Somehow I refrained from running after him or opening the door. Instead, I took up the candelabra and lit the wall sconces. Two other sets of candles set the shadows writhing back into the corners. There was a fireplace with a pitiful effort at a fire in it. I poked it up a bit, more for light than for heat, and set to exploring my new quarters.

It was a simple square room with a single window. Stone walls, of the same stone as that under my feet, were softened only by a tapestry hung on one wall. I held my candle high to study it, but could not illuminate much. I could make out a gleaming and winged creature of some sort, and a kingly personage in supplication before it.
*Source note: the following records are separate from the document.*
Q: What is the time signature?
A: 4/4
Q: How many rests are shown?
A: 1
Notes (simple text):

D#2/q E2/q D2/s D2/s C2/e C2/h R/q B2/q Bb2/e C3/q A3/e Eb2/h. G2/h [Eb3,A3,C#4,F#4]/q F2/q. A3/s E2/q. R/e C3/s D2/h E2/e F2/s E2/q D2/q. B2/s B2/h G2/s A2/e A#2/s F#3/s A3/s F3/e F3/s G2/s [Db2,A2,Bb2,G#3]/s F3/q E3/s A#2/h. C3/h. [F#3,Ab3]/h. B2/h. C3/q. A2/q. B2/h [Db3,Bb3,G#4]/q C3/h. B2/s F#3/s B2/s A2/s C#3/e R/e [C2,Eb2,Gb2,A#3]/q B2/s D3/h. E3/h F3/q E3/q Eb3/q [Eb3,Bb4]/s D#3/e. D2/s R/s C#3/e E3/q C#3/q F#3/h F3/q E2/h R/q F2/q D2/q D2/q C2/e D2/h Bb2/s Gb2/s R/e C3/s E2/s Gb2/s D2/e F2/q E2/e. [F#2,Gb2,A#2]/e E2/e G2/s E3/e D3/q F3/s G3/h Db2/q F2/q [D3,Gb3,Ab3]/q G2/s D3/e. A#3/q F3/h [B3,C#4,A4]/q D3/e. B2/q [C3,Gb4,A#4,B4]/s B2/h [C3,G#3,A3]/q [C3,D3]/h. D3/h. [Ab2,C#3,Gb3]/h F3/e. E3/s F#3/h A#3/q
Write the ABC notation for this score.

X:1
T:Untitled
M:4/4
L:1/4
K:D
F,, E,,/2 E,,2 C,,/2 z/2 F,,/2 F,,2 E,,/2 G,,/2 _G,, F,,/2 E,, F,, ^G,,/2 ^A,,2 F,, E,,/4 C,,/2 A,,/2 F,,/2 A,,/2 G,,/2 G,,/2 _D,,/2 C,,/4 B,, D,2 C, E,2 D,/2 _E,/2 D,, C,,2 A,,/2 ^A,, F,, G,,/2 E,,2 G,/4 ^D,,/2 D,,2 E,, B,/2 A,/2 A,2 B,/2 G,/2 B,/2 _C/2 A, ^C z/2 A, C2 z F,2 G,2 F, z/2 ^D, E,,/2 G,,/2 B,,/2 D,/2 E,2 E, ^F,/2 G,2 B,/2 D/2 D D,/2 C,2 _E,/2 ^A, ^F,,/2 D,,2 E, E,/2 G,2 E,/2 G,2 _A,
I was later informed it was King Wisdom being befriended by the Elderling. At the time it seemed menacing to me. I turned aside from it.

Someone had made a perfunctory effort at freshening the room. There was a scattering of clean reeds and herbs on the floor, and the feather bed had a fat, freshly shaken look to it. The two blankets on it were good wool. The bed curtains had been pulled back and the chest and bench that were the other furnishings had been dusted. To my inexperienced eyes, it was a rich room indeed. A real bed, with coverings and hangings about it, and a bench with a cushion to it, and a chest to put things in were more furniture than I could recall having to myself before. That they were for my exclusive use made them larger somehow. There was also the fireplace, that I boldly added another piece of wood to, and the window, with an oak seat before it, shuttered now against the night air, but probably looking out over the sea.